4D Geomechanical Analysis to Support Field Strategy on Production and Well Positioning in an Ultradeep-Water Reservoir

Abstract

Abstract Fault reactivation due to reservoir depletion in normal faulting areas is well-documented in the technical literature. Ultra-deep water (1550m) combined with low overburden gradient impose additional operational and environmental constraints in fault-bounded reservoir developments. Under this scenario, an accurate assessment of fault reactivation potential is required. This paper presents the results of a risk assessment analysis for a deepwater offshore field located in the post-salt section of Santos Basin, Brazil. The initial 1D geomechanical model of existing wells indicated a stress state close to the frictional limit. A 4D geomechanical (Finite Element) analysis was performed to gain understanding on the pre-production stress state at the reservoir scale and its variation with depletion, via a one-way coupling to the reservoir flow (simulation) model. Stresses were mapped to seven fault planes, over which three index-ratios were estimated (Sh_ratio, τ_ratio, OT_ratio), which were later transformed to a traffic-light type representation of the risk of reactivation. Results show an overall stress-path trend towards a more stable condition inside the reservoir (away from the frictional limit) with increasing depletion.
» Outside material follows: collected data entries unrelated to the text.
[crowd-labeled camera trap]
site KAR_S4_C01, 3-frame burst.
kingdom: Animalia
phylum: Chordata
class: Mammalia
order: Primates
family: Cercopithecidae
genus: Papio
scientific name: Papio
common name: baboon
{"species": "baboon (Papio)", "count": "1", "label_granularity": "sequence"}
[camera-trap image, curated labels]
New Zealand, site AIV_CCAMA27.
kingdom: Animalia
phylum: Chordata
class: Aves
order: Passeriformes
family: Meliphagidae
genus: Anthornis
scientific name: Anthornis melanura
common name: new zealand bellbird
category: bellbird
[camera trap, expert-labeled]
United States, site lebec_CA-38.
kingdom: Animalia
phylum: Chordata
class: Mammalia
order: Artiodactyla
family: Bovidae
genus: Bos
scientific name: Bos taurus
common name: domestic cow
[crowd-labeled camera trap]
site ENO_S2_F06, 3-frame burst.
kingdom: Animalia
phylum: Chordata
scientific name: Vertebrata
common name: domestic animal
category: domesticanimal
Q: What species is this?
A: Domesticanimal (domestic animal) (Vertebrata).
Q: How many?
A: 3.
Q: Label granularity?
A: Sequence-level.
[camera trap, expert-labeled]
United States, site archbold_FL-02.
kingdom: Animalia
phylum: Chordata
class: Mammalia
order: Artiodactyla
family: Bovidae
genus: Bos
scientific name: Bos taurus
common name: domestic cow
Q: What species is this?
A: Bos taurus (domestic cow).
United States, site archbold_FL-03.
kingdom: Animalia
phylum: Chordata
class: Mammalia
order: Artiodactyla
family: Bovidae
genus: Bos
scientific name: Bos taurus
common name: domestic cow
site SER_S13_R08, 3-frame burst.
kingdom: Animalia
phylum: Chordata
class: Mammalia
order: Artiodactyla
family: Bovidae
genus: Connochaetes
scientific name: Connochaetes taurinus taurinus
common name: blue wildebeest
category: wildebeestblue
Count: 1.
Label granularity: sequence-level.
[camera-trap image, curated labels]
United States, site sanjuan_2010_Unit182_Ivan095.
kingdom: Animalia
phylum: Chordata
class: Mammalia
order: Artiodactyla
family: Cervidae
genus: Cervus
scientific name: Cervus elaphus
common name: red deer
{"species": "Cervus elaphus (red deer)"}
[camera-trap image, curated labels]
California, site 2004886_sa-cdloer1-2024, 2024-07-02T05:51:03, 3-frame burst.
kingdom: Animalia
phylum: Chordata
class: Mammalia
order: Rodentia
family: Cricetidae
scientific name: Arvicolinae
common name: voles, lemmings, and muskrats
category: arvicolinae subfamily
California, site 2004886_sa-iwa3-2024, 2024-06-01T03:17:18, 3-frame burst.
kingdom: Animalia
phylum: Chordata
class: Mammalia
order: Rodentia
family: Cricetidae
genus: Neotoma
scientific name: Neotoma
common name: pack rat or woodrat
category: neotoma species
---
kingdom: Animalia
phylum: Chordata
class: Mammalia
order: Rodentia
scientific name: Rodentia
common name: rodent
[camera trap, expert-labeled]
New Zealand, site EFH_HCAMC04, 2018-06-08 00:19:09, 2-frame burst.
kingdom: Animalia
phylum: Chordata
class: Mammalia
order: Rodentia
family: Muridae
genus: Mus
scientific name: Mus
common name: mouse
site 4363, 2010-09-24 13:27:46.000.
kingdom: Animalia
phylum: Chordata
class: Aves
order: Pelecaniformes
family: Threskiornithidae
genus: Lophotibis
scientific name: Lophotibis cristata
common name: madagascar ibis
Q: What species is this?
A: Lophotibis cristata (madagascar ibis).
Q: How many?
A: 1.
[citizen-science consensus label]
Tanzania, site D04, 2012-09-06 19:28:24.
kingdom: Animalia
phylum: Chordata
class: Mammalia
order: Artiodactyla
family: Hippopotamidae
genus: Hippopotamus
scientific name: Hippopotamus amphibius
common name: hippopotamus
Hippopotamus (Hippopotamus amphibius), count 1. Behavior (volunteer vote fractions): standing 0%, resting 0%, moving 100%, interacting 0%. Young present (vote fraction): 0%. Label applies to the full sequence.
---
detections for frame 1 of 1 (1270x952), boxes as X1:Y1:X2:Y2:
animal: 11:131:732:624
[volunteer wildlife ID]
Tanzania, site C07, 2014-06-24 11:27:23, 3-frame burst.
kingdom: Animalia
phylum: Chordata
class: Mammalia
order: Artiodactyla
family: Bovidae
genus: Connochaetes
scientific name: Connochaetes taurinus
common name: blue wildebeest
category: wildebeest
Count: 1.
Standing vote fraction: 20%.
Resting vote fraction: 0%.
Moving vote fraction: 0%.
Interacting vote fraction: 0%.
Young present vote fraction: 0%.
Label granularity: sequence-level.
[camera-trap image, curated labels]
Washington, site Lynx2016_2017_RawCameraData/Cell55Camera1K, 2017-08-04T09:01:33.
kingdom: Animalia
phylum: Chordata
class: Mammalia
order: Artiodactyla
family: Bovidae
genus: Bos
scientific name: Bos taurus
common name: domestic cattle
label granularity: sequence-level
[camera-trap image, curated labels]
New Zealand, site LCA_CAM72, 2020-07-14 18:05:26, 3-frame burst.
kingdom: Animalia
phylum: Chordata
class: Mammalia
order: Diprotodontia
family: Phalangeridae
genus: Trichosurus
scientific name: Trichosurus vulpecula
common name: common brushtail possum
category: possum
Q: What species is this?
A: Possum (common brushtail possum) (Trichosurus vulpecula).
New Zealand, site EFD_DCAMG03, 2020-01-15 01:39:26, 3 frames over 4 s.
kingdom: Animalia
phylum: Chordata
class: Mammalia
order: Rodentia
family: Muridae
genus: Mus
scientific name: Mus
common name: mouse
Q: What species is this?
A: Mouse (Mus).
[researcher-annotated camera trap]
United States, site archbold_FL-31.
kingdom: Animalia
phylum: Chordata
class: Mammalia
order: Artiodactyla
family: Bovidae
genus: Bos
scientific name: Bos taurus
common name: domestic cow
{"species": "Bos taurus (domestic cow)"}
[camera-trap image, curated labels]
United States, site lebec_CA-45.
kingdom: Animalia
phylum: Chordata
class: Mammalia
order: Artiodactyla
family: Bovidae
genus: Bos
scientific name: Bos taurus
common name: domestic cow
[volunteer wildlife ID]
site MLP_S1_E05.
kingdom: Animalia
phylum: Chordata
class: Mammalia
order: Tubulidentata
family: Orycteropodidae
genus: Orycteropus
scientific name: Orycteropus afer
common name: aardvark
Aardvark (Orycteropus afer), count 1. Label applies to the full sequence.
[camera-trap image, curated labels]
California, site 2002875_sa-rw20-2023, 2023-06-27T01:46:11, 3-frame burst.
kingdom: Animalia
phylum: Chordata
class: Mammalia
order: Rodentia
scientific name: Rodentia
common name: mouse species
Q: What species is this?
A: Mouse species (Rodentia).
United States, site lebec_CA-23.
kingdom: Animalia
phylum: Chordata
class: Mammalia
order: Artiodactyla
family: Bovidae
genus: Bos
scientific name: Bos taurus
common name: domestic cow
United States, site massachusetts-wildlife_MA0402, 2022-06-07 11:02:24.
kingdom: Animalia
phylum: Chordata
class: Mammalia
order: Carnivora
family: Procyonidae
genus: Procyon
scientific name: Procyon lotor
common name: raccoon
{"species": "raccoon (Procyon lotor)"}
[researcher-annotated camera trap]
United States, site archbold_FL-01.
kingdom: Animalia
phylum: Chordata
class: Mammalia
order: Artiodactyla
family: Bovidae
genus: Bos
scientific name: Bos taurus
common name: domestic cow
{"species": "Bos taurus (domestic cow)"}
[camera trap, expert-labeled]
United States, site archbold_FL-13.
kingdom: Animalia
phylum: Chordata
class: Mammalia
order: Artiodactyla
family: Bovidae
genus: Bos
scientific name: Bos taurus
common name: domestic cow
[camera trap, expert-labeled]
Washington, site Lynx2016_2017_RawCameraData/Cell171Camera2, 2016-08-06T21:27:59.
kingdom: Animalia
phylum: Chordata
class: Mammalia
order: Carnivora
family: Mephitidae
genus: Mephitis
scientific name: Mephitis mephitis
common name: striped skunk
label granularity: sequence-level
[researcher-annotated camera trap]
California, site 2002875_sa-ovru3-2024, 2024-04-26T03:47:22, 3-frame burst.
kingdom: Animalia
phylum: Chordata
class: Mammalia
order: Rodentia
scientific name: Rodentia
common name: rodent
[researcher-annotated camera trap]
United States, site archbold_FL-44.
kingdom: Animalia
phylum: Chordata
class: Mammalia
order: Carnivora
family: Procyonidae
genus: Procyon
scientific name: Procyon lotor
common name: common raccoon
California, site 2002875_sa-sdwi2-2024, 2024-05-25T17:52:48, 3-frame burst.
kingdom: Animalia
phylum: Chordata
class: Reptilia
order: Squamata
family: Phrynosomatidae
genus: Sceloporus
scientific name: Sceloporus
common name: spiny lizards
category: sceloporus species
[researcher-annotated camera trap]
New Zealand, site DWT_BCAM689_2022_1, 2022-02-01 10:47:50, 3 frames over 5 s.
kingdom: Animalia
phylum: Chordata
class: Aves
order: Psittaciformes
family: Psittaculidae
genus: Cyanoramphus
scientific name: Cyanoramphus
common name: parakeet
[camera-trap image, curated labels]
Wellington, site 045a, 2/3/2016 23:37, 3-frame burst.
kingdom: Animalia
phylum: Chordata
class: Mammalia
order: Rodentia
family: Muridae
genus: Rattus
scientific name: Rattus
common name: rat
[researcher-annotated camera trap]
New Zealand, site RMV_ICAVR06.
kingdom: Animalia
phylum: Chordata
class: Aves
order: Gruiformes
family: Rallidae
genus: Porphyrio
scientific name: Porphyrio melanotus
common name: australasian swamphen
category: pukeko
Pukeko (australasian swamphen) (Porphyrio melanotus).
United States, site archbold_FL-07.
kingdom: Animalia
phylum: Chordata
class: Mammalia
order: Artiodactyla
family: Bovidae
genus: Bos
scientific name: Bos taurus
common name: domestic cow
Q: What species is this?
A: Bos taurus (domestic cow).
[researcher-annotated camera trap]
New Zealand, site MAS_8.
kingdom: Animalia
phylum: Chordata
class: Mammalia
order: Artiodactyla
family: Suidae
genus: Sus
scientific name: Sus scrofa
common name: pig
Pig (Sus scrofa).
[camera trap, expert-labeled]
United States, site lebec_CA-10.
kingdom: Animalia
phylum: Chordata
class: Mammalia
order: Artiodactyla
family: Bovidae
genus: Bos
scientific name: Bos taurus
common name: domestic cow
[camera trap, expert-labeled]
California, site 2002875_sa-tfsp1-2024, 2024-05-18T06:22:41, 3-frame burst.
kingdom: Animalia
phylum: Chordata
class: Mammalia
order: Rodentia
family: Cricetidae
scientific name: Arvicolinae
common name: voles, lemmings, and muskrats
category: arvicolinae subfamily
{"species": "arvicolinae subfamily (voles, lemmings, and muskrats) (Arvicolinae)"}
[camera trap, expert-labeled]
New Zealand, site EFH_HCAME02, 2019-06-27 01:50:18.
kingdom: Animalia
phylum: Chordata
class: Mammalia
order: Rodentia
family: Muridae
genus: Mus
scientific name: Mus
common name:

Some isolated points, however, show favorable conditions for faulting that should be avoided in future drilling campaigns. Regarding reservoir delimiting faults, a stable but close to the frictional limit condition was observed in all planes for the pre-production state of stresses. A tendency to more stability is expected with depletion, similar to the central reservoir’s response. Some fault planes show local patches with potential for reactivation following different time sequences. This analysis highlights the importance of considering the potential risk of a hydraulic communication between the reactivated patches and shallower zones where a low burial condition could facilitate the opening of the fault. The main uncertainties in the analysis are related to fault strength parameters and the accurate estimation of differential pressures across fault planes, both having a decisive impact on the risk assessment. An accurate estimation of fault reactivation potential is of great relevance in well planning, construction of safe mud windows and in particular the definition of safe limits for injection/depletion pressures. The later have the potential to impact the production forecast and economy of the project.